Hackers were seen, once again, using Minecraft to distribute infostealers among the gaming community, capable of hijacking cryptocurrency transactions, stealing Discord authentication tokens, as well as cookies and login data saved in browsers.
According to cybersecurity researchers at Bitdefender, unknown hackers managed to compromise several developer accounts on CurseForge and Bukkit. These are modding communities where Minecraft fans meet to build and share various mods and plugins for the popular sandbox game.
The mods and plugins found on those accounts were then infected with the abovementioned infostealing malware. Given that they were subsequently added to different modpacks, their downloads are being counted in the millions, the researchers are saying.
The analysts claim that the earliest signs of the malware were detected in April 24, 2023. This version lacked many of the features it now has, suggesting that the attackers are actively developing the malware.
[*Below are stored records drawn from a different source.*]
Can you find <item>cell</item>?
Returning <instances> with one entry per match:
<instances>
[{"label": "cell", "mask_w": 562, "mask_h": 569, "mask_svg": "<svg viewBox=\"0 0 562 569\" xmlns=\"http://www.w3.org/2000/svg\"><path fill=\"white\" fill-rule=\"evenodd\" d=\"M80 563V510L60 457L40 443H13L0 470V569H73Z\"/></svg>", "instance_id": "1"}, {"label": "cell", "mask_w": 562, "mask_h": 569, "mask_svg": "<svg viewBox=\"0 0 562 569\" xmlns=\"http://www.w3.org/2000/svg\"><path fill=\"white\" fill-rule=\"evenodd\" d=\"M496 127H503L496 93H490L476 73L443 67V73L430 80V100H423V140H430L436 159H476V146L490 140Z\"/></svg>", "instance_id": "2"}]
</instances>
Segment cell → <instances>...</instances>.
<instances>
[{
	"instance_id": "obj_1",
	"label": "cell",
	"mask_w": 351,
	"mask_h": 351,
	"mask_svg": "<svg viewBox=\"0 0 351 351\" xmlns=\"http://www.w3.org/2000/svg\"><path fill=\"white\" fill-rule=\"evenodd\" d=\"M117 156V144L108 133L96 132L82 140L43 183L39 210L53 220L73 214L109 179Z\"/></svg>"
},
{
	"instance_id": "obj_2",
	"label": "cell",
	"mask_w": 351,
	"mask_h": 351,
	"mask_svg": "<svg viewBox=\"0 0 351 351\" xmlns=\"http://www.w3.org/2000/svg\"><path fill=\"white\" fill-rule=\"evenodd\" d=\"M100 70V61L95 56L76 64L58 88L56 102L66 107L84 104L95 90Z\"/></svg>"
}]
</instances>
At the moment, the attackers are targeting mostly Linux and Windows endpoints, with the majority of victims being located in the United States. The researchers are also saying that the infostealer has a unique feature that targets modders and developers, exclusively.
In the later stages of infection, the malware will go for Windows Sandbox instances, which the mods usually use for testing. It will try to constantly infect the clipboard, in an attempt to infect the host.
“This behavior is isolated to Windows Sandbox, as it is the only virtualization environment that allows alteration of the host clipboard contents when the virtual machine is running in the background,” the researchers said.
So far, “dozens” of mods and plugins were found to be compromised with this malware, the report concludes. The full list of the affected plugins can be found on this link.
Minecraft is an immensely popular sandbox game, with currently more than 140 million active players.